[Page images and extracted text]
====

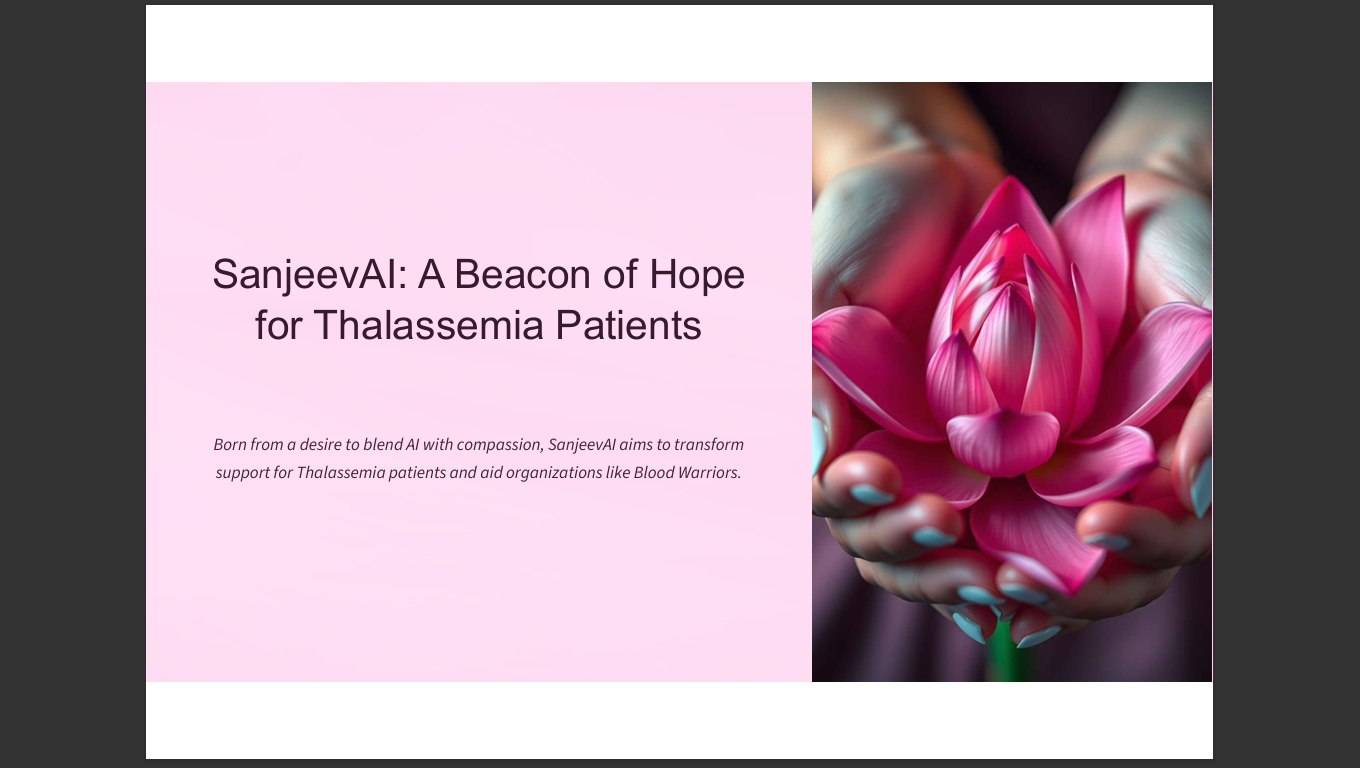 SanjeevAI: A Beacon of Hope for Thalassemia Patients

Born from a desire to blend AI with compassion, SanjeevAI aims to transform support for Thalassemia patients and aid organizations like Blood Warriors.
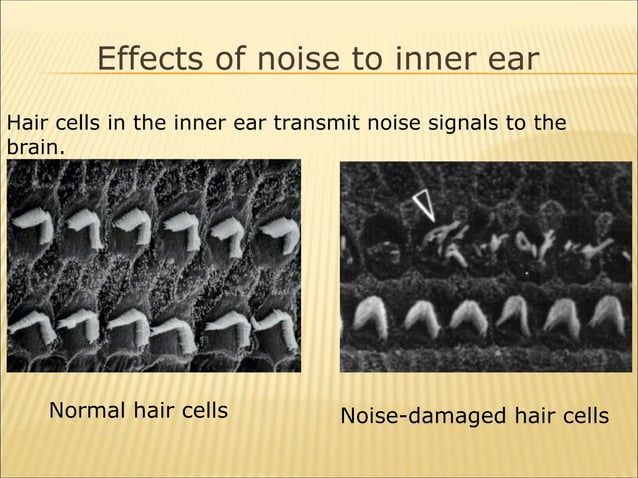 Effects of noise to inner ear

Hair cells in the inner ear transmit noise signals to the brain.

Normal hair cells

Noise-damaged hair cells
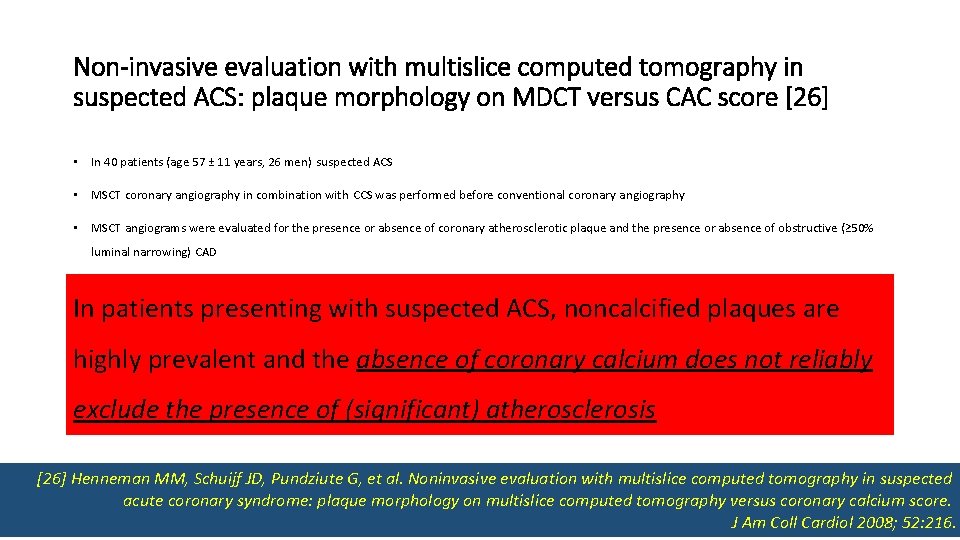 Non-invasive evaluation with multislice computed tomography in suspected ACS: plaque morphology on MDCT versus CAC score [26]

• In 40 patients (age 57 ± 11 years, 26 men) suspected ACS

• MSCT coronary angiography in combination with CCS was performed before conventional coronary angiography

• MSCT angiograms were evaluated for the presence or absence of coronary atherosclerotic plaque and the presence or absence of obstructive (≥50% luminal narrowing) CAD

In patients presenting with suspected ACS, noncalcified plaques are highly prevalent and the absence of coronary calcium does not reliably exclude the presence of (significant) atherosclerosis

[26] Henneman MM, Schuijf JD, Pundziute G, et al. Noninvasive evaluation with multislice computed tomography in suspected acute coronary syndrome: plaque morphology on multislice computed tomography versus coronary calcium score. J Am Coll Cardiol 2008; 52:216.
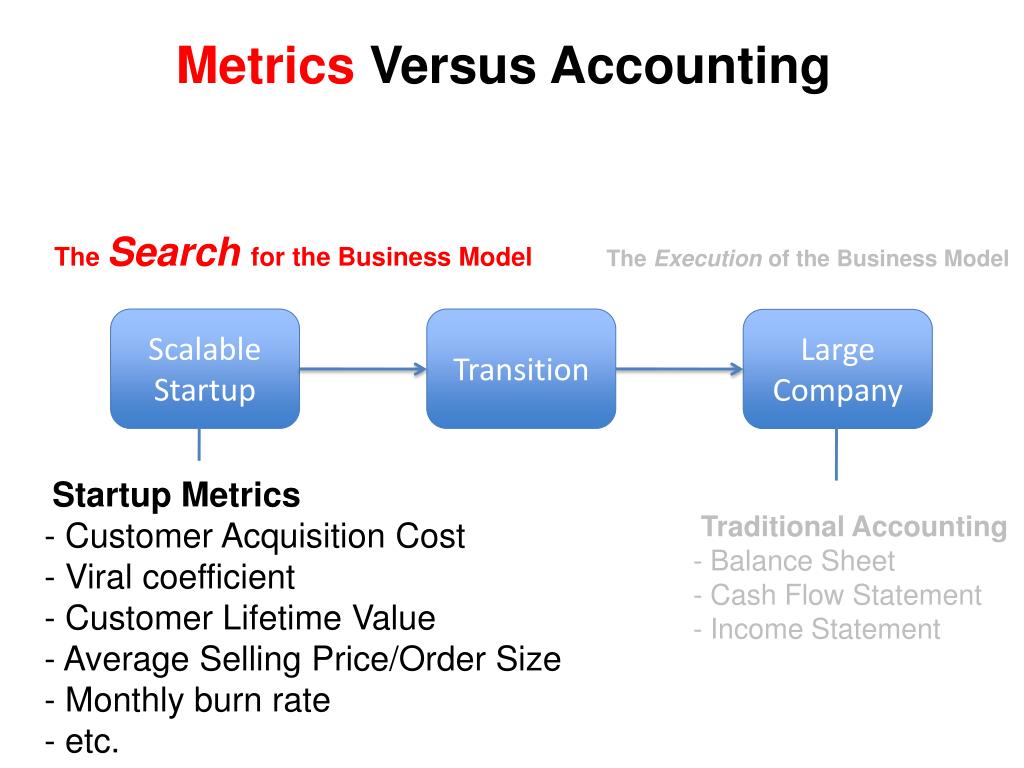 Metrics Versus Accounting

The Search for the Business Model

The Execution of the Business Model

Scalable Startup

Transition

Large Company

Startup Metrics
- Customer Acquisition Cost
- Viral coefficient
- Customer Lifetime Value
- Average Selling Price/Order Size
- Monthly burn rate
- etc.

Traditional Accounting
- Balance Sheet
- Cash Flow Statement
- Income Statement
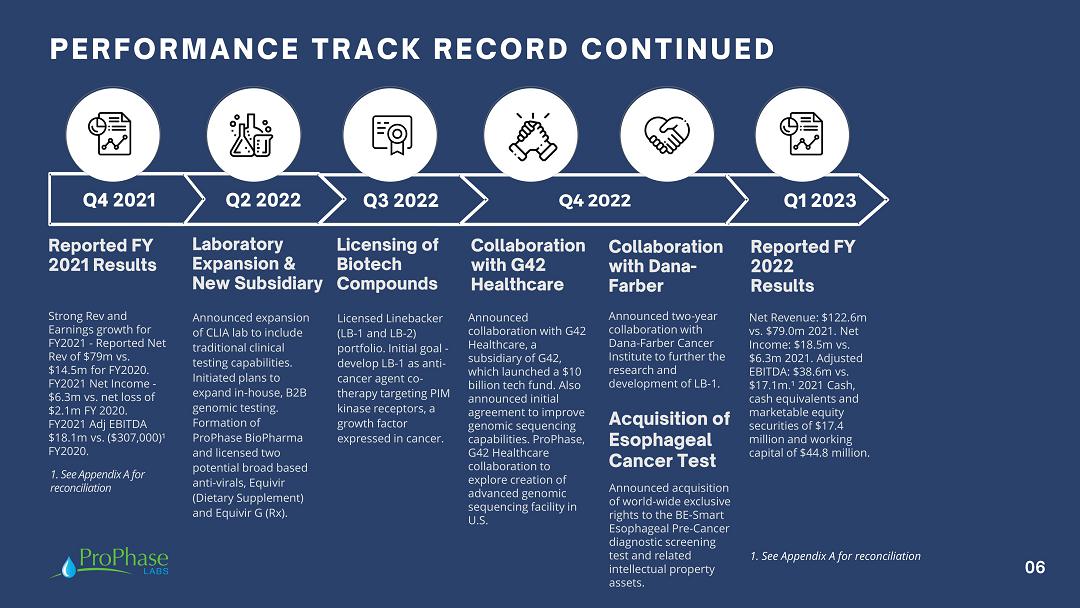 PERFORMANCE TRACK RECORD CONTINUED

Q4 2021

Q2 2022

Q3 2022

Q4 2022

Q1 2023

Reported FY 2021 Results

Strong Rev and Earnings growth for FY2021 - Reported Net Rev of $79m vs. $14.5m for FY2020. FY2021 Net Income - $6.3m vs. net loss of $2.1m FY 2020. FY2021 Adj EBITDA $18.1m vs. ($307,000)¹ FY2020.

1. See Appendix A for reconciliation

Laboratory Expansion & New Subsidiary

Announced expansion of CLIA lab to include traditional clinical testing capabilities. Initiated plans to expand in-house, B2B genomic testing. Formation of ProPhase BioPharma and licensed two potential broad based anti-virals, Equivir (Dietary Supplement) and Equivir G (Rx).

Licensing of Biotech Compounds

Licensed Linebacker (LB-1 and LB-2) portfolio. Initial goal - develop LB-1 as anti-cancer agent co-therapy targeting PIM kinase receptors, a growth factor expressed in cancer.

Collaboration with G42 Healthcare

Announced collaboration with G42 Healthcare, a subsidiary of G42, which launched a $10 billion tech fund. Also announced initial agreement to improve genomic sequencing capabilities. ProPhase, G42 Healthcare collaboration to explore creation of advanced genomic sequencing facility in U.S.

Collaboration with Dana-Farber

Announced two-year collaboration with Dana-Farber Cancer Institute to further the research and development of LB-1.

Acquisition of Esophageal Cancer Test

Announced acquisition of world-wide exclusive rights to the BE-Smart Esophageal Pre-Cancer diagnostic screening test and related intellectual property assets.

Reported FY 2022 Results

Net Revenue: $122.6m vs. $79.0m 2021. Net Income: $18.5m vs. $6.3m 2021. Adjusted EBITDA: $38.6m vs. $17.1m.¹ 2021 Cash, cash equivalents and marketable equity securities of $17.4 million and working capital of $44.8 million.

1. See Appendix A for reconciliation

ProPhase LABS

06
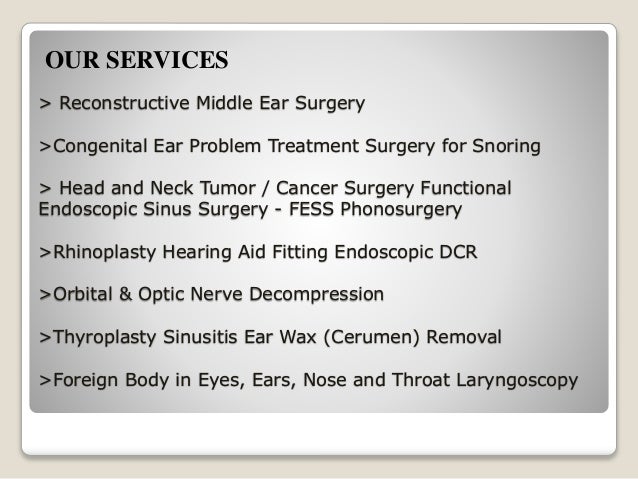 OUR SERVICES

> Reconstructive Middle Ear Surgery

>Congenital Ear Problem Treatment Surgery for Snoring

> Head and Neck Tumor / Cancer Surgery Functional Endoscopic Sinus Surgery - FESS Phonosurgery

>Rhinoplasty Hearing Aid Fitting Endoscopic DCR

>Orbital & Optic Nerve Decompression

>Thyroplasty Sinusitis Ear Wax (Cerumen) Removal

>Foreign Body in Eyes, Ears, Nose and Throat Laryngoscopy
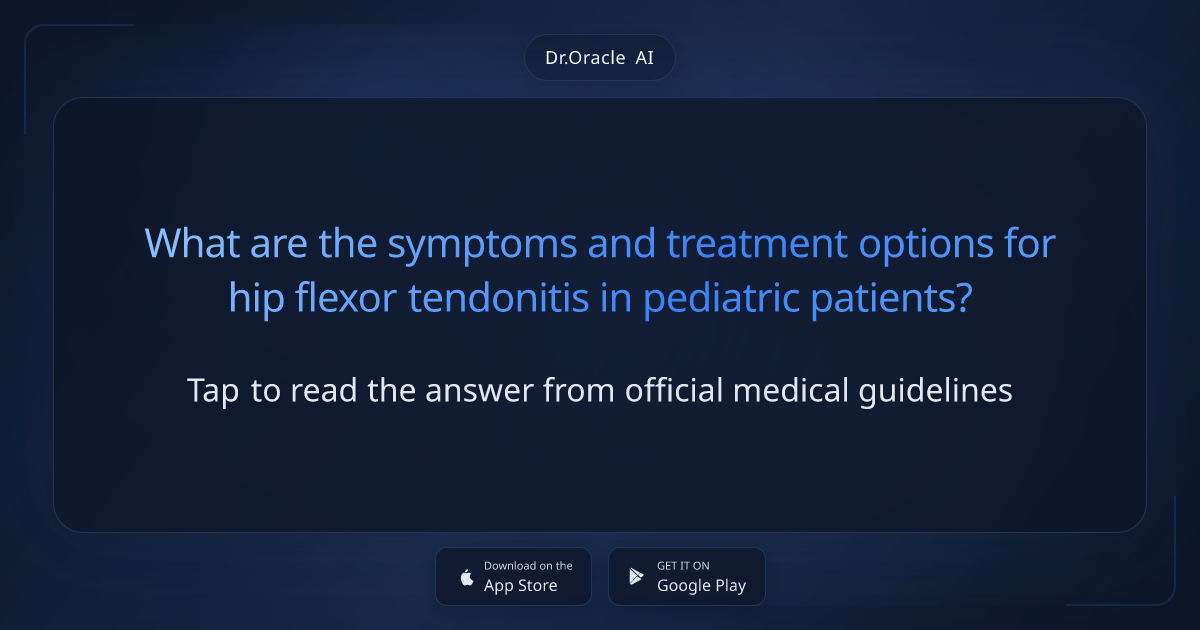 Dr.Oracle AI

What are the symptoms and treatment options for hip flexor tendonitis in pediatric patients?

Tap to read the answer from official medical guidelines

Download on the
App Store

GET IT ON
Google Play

====

▸ TASK TO COMPLETE:
The answer must consist of every line from the entries above that contains "Results".

▸ RESULT FOR THIS EXERCISE:
Reported FY 2021 Results
Reported FY 2022 Results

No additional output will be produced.